Driving in the Winter
I would highly recommend checking your car/van on a weekly basis, this is something I do every weekend all year around.
Due to cold conditions, coupled with the increased chance of wet, icy, and snow-covered road surfaces, can lead to stopping distances doubling if the road surface is wet. These distances increasing by tenfold if the road surface is icy or covered with snow. In addition, cold, clear and sunny winter days can also bring additional hazards such as strong glare which can prove to be blinding for many motorists.
The conditions outlined can all increase the level of risk for the road user. Whether driving for business or pleasure, the risks should not be ignored.
If you have ever broken down, you will no doubt agree that it is not a pleasant experience, especially if you had to wait for you vehicle to be recovery while standing at the side of the road or on the hard shoulder of motorway on a cold winter’s day.

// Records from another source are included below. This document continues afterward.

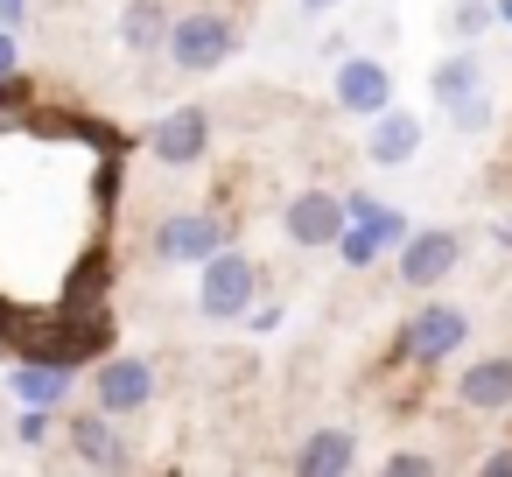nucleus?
<instances>
[{
    "label": "nucleus",
    "instance_id": "nucleus-13",
    "mask_svg": "<svg viewBox=\"0 0 512 477\" xmlns=\"http://www.w3.org/2000/svg\"><path fill=\"white\" fill-rule=\"evenodd\" d=\"M421 141H428V127L407 106H386V113L365 120V162H379V169H407L421 155Z\"/></svg>",
    "mask_w": 512,
    "mask_h": 477
},
{
    "label": "nucleus",
    "instance_id": "nucleus-17",
    "mask_svg": "<svg viewBox=\"0 0 512 477\" xmlns=\"http://www.w3.org/2000/svg\"><path fill=\"white\" fill-rule=\"evenodd\" d=\"M491 22H498L491 0H456V8H449V36H456V43H477Z\"/></svg>",
    "mask_w": 512,
    "mask_h": 477
},
{
    "label": "nucleus",
    "instance_id": "nucleus-4",
    "mask_svg": "<svg viewBox=\"0 0 512 477\" xmlns=\"http://www.w3.org/2000/svg\"><path fill=\"white\" fill-rule=\"evenodd\" d=\"M463 253H470V239L456 225H407V239L393 246V274H400V288L428 295L463 267Z\"/></svg>",
    "mask_w": 512,
    "mask_h": 477
},
{
    "label": "nucleus",
    "instance_id": "nucleus-10",
    "mask_svg": "<svg viewBox=\"0 0 512 477\" xmlns=\"http://www.w3.org/2000/svg\"><path fill=\"white\" fill-rule=\"evenodd\" d=\"M281 232H288V246H302V253L337 246V232H344V197H337V190H295L288 211H281Z\"/></svg>",
    "mask_w": 512,
    "mask_h": 477
},
{
    "label": "nucleus",
    "instance_id": "nucleus-9",
    "mask_svg": "<svg viewBox=\"0 0 512 477\" xmlns=\"http://www.w3.org/2000/svg\"><path fill=\"white\" fill-rule=\"evenodd\" d=\"M141 148H148L162 169H197V162L211 155V113H204V106H176V113H162V120L141 134Z\"/></svg>",
    "mask_w": 512,
    "mask_h": 477
},
{
    "label": "nucleus",
    "instance_id": "nucleus-20",
    "mask_svg": "<svg viewBox=\"0 0 512 477\" xmlns=\"http://www.w3.org/2000/svg\"><path fill=\"white\" fill-rule=\"evenodd\" d=\"M477 470H484V477H512V442L491 449V456H477Z\"/></svg>",
    "mask_w": 512,
    "mask_h": 477
},
{
    "label": "nucleus",
    "instance_id": "nucleus-14",
    "mask_svg": "<svg viewBox=\"0 0 512 477\" xmlns=\"http://www.w3.org/2000/svg\"><path fill=\"white\" fill-rule=\"evenodd\" d=\"M295 470H302V477H351V470H358V428H344V421L309 428V435L295 442Z\"/></svg>",
    "mask_w": 512,
    "mask_h": 477
},
{
    "label": "nucleus",
    "instance_id": "nucleus-21",
    "mask_svg": "<svg viewBox=\"0 0 512 477\" xmlns=\"http://www.w3.org/2000/svg\"><path fill=\"white\" fill-rule=\"evenodd\" d=\"M29 22V0H0V29H22Z\"/></svg>",
    "mask_w": 512,
    "mask_h": 477
},
{
    "label": "nucleus",
    "instance_id": "nucleus-11",
    "mask_svg": "<svg viewBox=\"0 0 512 477\" xmlns=\"http://www.w3.org/2000/svg\"><path fill=\"white\" fill-rule=\"evenodd\" d=\"M155 400V365L148 358H99V372H92V407H106V414H141Z\"/></svg>",
    "mask_w": 512,
    "mask_h": 477
},
{
    "label": "nucleus",
    "instance_id": "nucleus-1",
    "mask_svg": "<svg viewBox=\"0 0 512 477\" xmlns=\"http://www.w3.org/2000/svg\"><path fill=\"white\" fill-rule=\"evenodd\" d=\"M162 57H169L183 78H211V71H225V64L239 57V22H232L225 8H190V15L169 22Z\"/></svg>",
    "mask_w": 512,
    "mask_h": 477
},
{
    "label": "nucleus",
    "instance_id": "nucleus-3",
    "mask_svg": "<svg viewBox=\"0 0 512 477\" xmlns=\"http://www.w3.org/2000/svg\"><path fill=\"white\" fill-rule=\"evenodd\" d=\"M428 99L456 120V134H484L491 127V85H484V57L477 50H449L435 71H428Z\"/></svg>",
    "mask_w": 512,
    "mask_h": 477
},
{
    "label": "nucleus",
    "instance_id": "nucleus-23",
    "mask_svg": "<svg viewBox=\"0 0 512 477\" xmlns=\"http://www.w3.org/2000/svg\"><path fill=\"white\" fill-rule=\"evenodd\" d=\"M491 8H498V22H512V0H491Z\"/></svg>",
    "mask_w": 512,
    "mask_h": 477
},
{
    "label": "nucleus",
    "instance_id": "nucleus-5",
    "mask_svg": "<svg viewBox=\"0 0 512 477\" xmlns=\"http://www.w3.org/2000/svg\"><path fill=\"white\" fill-rule=\"evenodd\" d=\"M218 246H232V225H225L218 211H204V204H190V211H162V225L148 232L155 267H197V260H211Z\"/></svg>",
    "mask_w": 512,
    "mask_h": 477
},
{
    "label": "nucleus",
    "instance_id": "nucleus-12",
    "mask_svg": "<svg viewBox=\"0 0 512 477\" xmlns=\"http://www.w3.org/2000/svg\"><path fill=\"white\" fill-rule=\"evenodd\" d=\"M71 372H78V365H64V358H50V351H15L8 393H15L22 407H64V400H71Z\"/></svg>",
    "mask_w": 512,
    "mask_h": 477
},
{
    "label": "nucleus",
    "instance_id": "nucleus-6",
    "mask_svg": "<svg viewBox=\"0 0 512 477\" xmlns=\"http://www.w3.org/2000/svg\"><path fill=\"white\" fill-rule=\"evenodd\" d=\"M477 323H470V309H456V302H421L407 323H400V337H393V358L400 365H442V358H456L463 351V337H470Z\"/></svg>",
    "mask_w": 512,
    "mask_h": 477
},
{
    "label": "nucleus",
    "instance_id": "nucleus-8",
    "mask_svg": "<svg viewBox=\"0 0 512 477\" xmlns=\"http://www.w3.org/2000/svg\"><path fill=\"white\" fill-rule=\"evenodd\" d=\"M330 99H337V113H351V120H372V113H386V106H393V64H386V57H365V50L337 57Z\"/></svg>",
    "mask_w": 512,
    "mask_h": 477
},
{
    "label": "nucleus",
    "instance_id": "nucleus-18",
    "mask_svg": "<svg viewBox=\"0 0 512 477\" xmlns=\"http://www.w3.org/2000/svg\"><path fill=\"white\" fill-rule=\"evenodd\" d=\"M379 470H386V477H435V470H442V463H435V456H428V449H393V456H386V463H379Z\"/></svg>",
    "mask_w": 512,
    "mask_h": 477
},
{
    "label": "nucleus",
    "instance_id": "nucleus-2",
    "mask_svg": "<svg viewBox=\"0 0 512 477\" xmlns=\"http://www.w3.org/2000/svg\"><path fill=\"white\" fill-rule=\"evenodd\" d=\"M253 302H260V260H246L239 246H218L211 260H197V316L204 323H246Z\"/></svg>",
    "mask_w": 512,
    "mask_h": 477
},
{
    "label": "nucleus",
    "instance_id": "nucleus-16",
    "mask_svg": "<svg viewBox=\"0 0 512 477\" xmlns=\"http://www.w3.org/2000/svg\"><path fill=\"white\" fill-rule=\"evenodd\" d=\"M169 0H127L120 8V22H113V36H120V50L127 57H155L162 43H169Z\"/></svg>",
    "mask_w": 512,
    "mask_h": 477
},
{
    "label": "nucleus",
    "instance_id": "nucleus-22",
    "mask_svg": "<svg viewBox=\"0 0 512 477\" xmlns=\"http://www.w3.org/2000/svg\"><path fill=\"white\" fill-rule=\"evenodd\" d=\"M302 15H330V8H344V0H295Z\"/></svg>",
    "mask_w": 512,
    "mask_h": 477
},
{
    "label": "nucleus",
    "instance_id": "nucleus-7",
    "mask_svg": "<svg viewBox=\"0 0 512 477\" xmlns=\"http://www.w3.org/2000/svg\"><path fill=\"white\" fill-rule=\"evenodd\" d=\"M64 442H71V456H78L85 470H127V463H134V435H127L120 414H106V407H71V414H64Z\"/></svg>",
    "mask_w": 512,
    "mask_h": 477
},
{
    "label": "nucleus",
    "instance_id": "nucleus-15",
    "mask_svg": "<svg viewBox=\"0 0 512 477\" xmlns=\"http://www.w3.org/2000/svg\"><path fill=\"white\" fill-rule=\"evenodd\" d=\"M456 407H470V414H512V351L470 358L463 379H456Z\"/></svg>",
    "mask_w": 512,
    "mask_h": 477
},
{
    "label": "nucleus",
    "instance_id": "nucleus-19",
    "mask_svg": "<svg viewBox=\"0 0 512 477\" xmlns=\"http://www.w3.org/2000/svg\"><path fill=\"white\" fill-rule=\"evenodd\" d=\"M22 71V29H0V78Z\"/></svg>",
    "mask_w": 512,
    "mask_h": 477
}]
</instances>
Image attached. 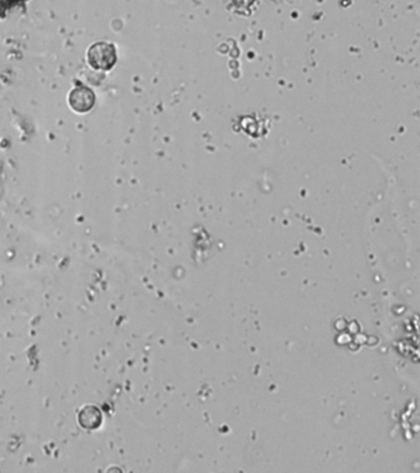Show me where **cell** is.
Returning <instances> with one entry per match:
<instances>
[{
    "instance_id": "cell-1",
    "label": "cell",
    "mask_w": 420,
    "mask_h": 473,
    "mask_svg": "<svg viewBox=\"0 0 420 473\" xmlns=\"http://www.w3.org/2000/svg\"><path fill=\"white\" fill-rule=\"evenodd\" d=\"M86 62L94 71H111L118 62L116 48L109 42H95L86 51Z\"/></svg>"
},
{
    "instance_id": "cell-2",
    "label": "cell",
    "mask_w": 420,
    "mask_h": 473,
    "mask_svg": "<svg viewBox=\"0 0 420 473\" xmlns=\"http://www.w3.org/2000/svg\"><path fill=\"white\" fill-rule=\"evenodd\" d=\"M68 106L77 113H89L95 104V94L84 85H78L68 94Z\"/></svg>"
}]
</instances>
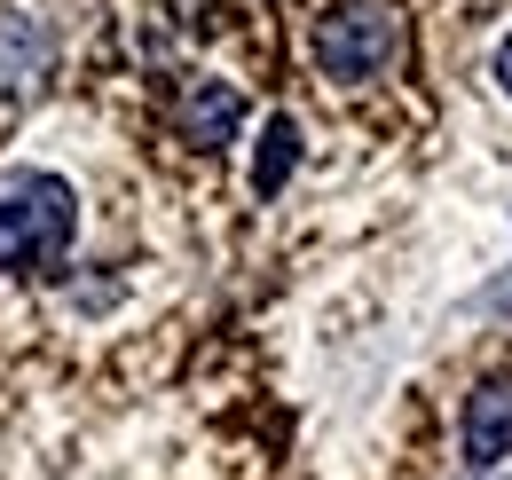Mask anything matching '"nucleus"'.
Wrapping results in <instances>:
<instances>
[{"label":"nucleus","mask_w":512,"mask_h":480,"mask_svg":"<svg viewBox=\"0 0 512 480\" xmlns=\"http://www.w3.org/2000/svg\"><path fill=\"white\" fill-rule=\"evenodd\" d=\"M79 237V197L64 174H0V276H48Z\"/></svg>","instance_id":"f257e3e1"},{"label":"nucleus","mask_w":512,"mask_h":480,"mask_svg":"<svg viewBox=\"0 0 512 480\" xmlns=\"http://www.w3.org/2000/svg\"><path fill=\"white\" fill-rule=\"evenodd\" d=\"M394 56H402V24H394V8H379V0H347V8L316 16L323 79H379Z\"/></svg>","instance_id":"f03ea898"},{"label":"nucleus","mask_w":512,"mask_h":480,"mask_svg":"<svg viewBox=\"0 0 512 480\" xmlns=\"http://www.w3.org/2000/svg\"><path fill=\"white\" fill-rule=\"evenodd\" d=\"M174 126H182V142H197V150H229L237 126H245V87H237V79H213V71L182 79Z\"/></svg>","instance_id":"7ed1b4c3"},{"label":"nucleus","mask_w":512,"mask_h":480,"mask_svg":"<svg viewBox=\"0 0 512 480\" xmlns=\"http://www.w3.org/2000/svg\"><path fill=\"white\" fill-rule=\"evenodd\" d=\"M512 457V378H481L465 394V465L497 473Z\"/></svg>","instance_id":"20e7f679"},{"label":"nucleus","mask_w":512,"mask_h":480,"mask_svg":"<svg viewBox=\"0 0 512 480\" xmlns=\"http://www.w3.org/2000/svg\"><path fill=\"white\" fill-rule=\"evenodd\" d=\"M48 87V32L32 16H0V95L32 103Z\"/></svg>","instance_id":"39448f33"},{"label":"nucleus","mask_w":512,"mask_h":480,"mask_svg":"<svg viewBox=\"0 0 512 480\" xmlns=\"http://www.w3.org/2000/svg\"><path fill=\"white\" fill-rule=\"evenodd\" d=\"M292 166H300V119H284V111H276V119L260 126V150H253V189H260V197H276V189L292 181Z\"/></svg>","instance_id":"423d86ee"},{"label":"nucleus","mask_w":512,"mask_h":480,"mask_svg":"<svg viewBox=\"0 0 512 480\" xmlns=\"http://www.w3.org/2000/svg\"><path fill=\"white\" fill-rule=\"evenodd\" d=\"M497 87H505V95H512V32H505V40H497Z\"/></svg>","instance_id":"0eeeda50"}]
</instances>
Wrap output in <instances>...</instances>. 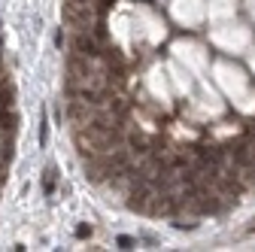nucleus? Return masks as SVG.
Instances as JSON below:
<instances>
[{
  "mask_svg": "<svg viewBox=\"0 0 255 252\" xmlns=\"http://www.w3.org/2000/svg\"><path fill=\"white\" fill-rule=\"evenodd\" d=\"M12 100H15V91H12V85L0 76V110H9L12 107Z\"/></svg>",
  "mask_w": 255,
  "mask_h": 252,
  "instance_id": "nucleus-4",
  "label": "nucleus"
},
{
  "mask_svg": "<svg viewBox=\"0 0 255 252\" xmlns=\"http://www.w3.org/2000/svg\"><path fill=\"white\" fill-rule=\"evenodd\" d=\"M64 3H76V6H88L91 0H64ZM91 6H94V3H91Z\"/></svg>",
  "mask_w": 255,
  "mask_h": 252,
  "instance_id": "nucleus-8",
  "label": "nucleus"
},
{
  "mask_svg": "<svg viewBox=\"0 0 255 252\" xmlns=\"http://www.w3.org/2000/svg\"><path fill=\"white\" fill-rule=\"evenodd\" d=\"M61 18L70 24V28L82 31V28H91V18H94V6H76V3H64L61 6Z\"/></svg>",
  "mask_w": 255,
  "mask_h": 252,
  "instance_id": "nucleus-2",
  "label": "nucleus"
},
{
  "mask_svg": "<svg viewBox=\"0 0 255 252\" xmlns=\"http://www.w3.org/2000/svg\"><path fill=\"white\" fill-rule=\"evenodd\" d=\"M116 243H119V249H134V243H137V240H134V237H128V234H122Z\"/></svg>",
  "mask_w": 255,
  "mask_h": 252,
  "instance_id": "nucleus-6",
  "label": "nucleus"
},
{
  "mask_svg": "<svg viewBox=\"0 0 255 252\" xmlns=\"http://www.w3.org/2000/svg\"><path fill=\"white\" fill-rule=\"evenodd\" d=\"M125 140H128V146H131V152H134V155H140V158H146V155H149V143H146V137H143L140 131L125 134Z\"/></svg>",
  "mask_w": 255,
  "mask_h": 252,
  "instance_id": "nucleus-3",
  "label": "nucleus"
},
{
  "mask_svg": "<svg viewBox=\"0 0 255 252\" xmlns=\"http://www.w3.org/2000/svg\"><path fill=\"white\" fill-rule=\"evenodd\" d=\"M76 237H79V240L91 237V228H88V225H79V228H76Z\"/></svg>",
  "mask_w": 255,
  "mask_h": 252,
  "instance_id": "nucleus-7",
  "label": "nucleus"
},
{
  "mask_svg": "<svg viewBox=\"0 0 255 252\" xmlns=\"http://www.w3.org/2000/svg\"><path fill=\"white\" fill-rule=\"evenodd\" d=\"M55 173H58L55 167H49V170L43 173V191H46V194H52V191H55V180H58Z\"/></svg>",
  "mask_w": 255,
  "mask_h": 252,
  "instance_id": "nucleus-5",
  "label": "nucleus"
},
{
  "mask_svg": "<svg viewBox=\"0 0 255 252\" xmlns=\"http://www.w3.org/2000/svg\"><path fill=\"white\" fill-rule=\"evenodd\" d=\"M70 46H73V52H76V55H82V58H100V49H104L107 43H100L88 28H82V31H76V34H73Z\"/></svg>",
  "mask_w": 255,
  "mask_h": 252,
  "instance_id": "nucleus-1",
  "label": "nucleus"
}]
</instances>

Therefore, you need to be prepared to handle the difficult driving conditions that might result during the forthcoming winter months.
Here are a few checks you can carry out to make sure you and your vehicle are prepared for winter driving:
- Make sure your vehicle is in a road worthy condition.
- Always check the weather forecast before you start your journey, if the weather is looking particularly bad then delay your trip until the weather has improved.
- Plan your route before you start your journey, let someone know your route and expected time of arrival, always allow extra time for winter journeys.
- Always keep a full tank of fuel you never know when you might get delayed.
- Ensure that you have suitable breakdown cover.
- Keep your lights, windows and mirrors clean and free from ice and snow, remember to also clear the snow from the roof of your vehicle before you start your journey.
- Make sure wipers and lights are in good working order.
- Add anti-freeze to the radiator and winter additive to the windscreen washer bottles.
- Check that tyres have plenty of tread depth and are maintained at the correct pressure
- Carry a winter driving kit in case of emergency, this might include, a snow/ice scraper, fully charged mobile phone, de-icer, winter coats for all passengers etc.
Motorists need to be fully aware of the road conditions during the winter months and be prepared to adapt to the ongoing changing conditions. Even the most experienced drivers can find themselves getting into difficulties.
Legal obligations for employers
Private motorists in the UK must meet certain legal obligations. These include holding a valid driving licence, registering the vehicle, insuring and taxing the vehicle, and ensuring a valid MOT certificate is available for the vehicle is applicable.
However, there are additional legal obligations the employer must comply with when employees are required to drive while at work. Managing the risks to employees who drive at work requires more than just the employer’s compliance with UK road traffic legislation.
The Management of Health and Safety at Work Regulations 1999 requires every employer to undertake an assessment of the risks to the health and safety of their employees and others who may be affected by their work-based activities. These risk assessments will need to include details of the time their employees spend driving while at work, whether this is in a company or hired vehicle, or in the employee’s own vehicle.
The risk assessments will need to identify any risks that result from any work-based driving activities. The assessments will also need to highlight the control measures that have been introduced by the employer to manage those risks.
The regulations require that work-based driving risk assessments are available, and that the assessments are reviewed periodically by the employer to ensure they remains valid and compliant. Employers need consider the risks to employees who drive on Company business in the same way as for any other employee.